Write out all of the data below word for word, leaving out the pictures.
------ Records for the exercise
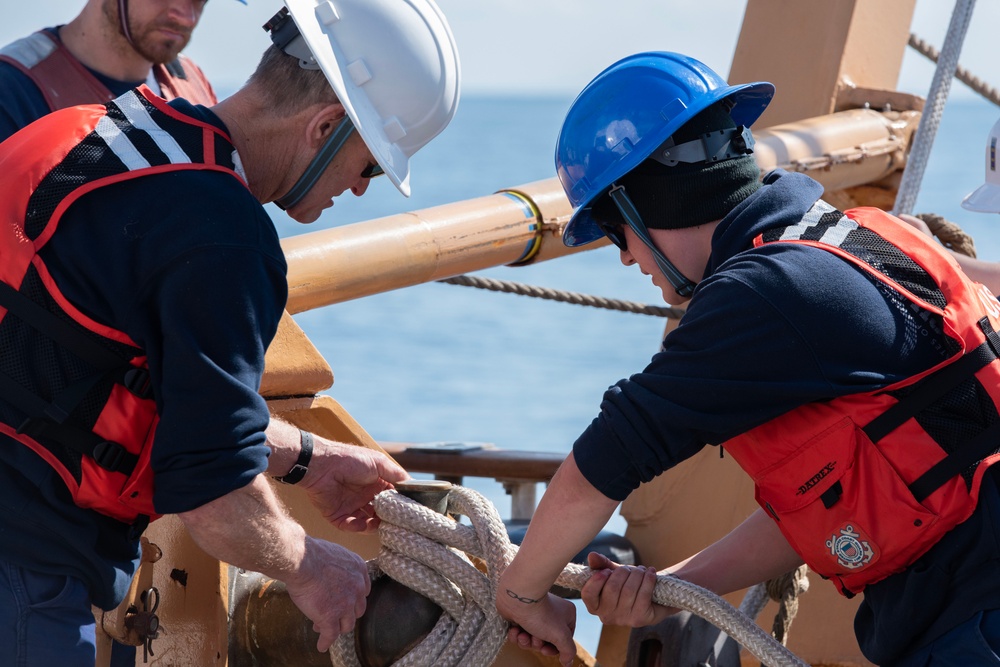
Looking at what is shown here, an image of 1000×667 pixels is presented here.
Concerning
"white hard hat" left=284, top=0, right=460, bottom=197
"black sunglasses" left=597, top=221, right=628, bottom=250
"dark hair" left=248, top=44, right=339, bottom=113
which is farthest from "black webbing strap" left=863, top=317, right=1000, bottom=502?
"dark hair" left=248, top=44, right=339, bottom=113

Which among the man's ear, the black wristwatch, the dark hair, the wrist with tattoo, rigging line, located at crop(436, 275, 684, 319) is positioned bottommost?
rigging line, located at crop(436, 275, 684, 319)

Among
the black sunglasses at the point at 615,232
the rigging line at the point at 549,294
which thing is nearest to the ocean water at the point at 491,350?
------------
# Result of this task
Looking at what is shown here, an image of 1000×667 pixels is presented here.
Concerning
"white hard hat" left=284, top=0, right=460, bottom=197
"black sunglasses" left=597, top=221, right=628, bottom=250
"dark hair" left=248, top=44, right=339, bottom=113
which is farthest from "black webbing strap" left=863, top=317, right=1000, bottom=502?
"dark hair" left=248, top=44, right=339, bottom=113

Which among the man's ear, the black wristwatch, the dark hair, the wrist with tattoo, rigging line, located at crop(436, 275, 684, 319) is positioned bottommost?
rigging line, located at crop(436, 275, 684, 319)

Among
the black sunglasses at the point at 615,232
the rigging line at the point at 549,294
which thing is nearest to the ocean water at the point at 491,350?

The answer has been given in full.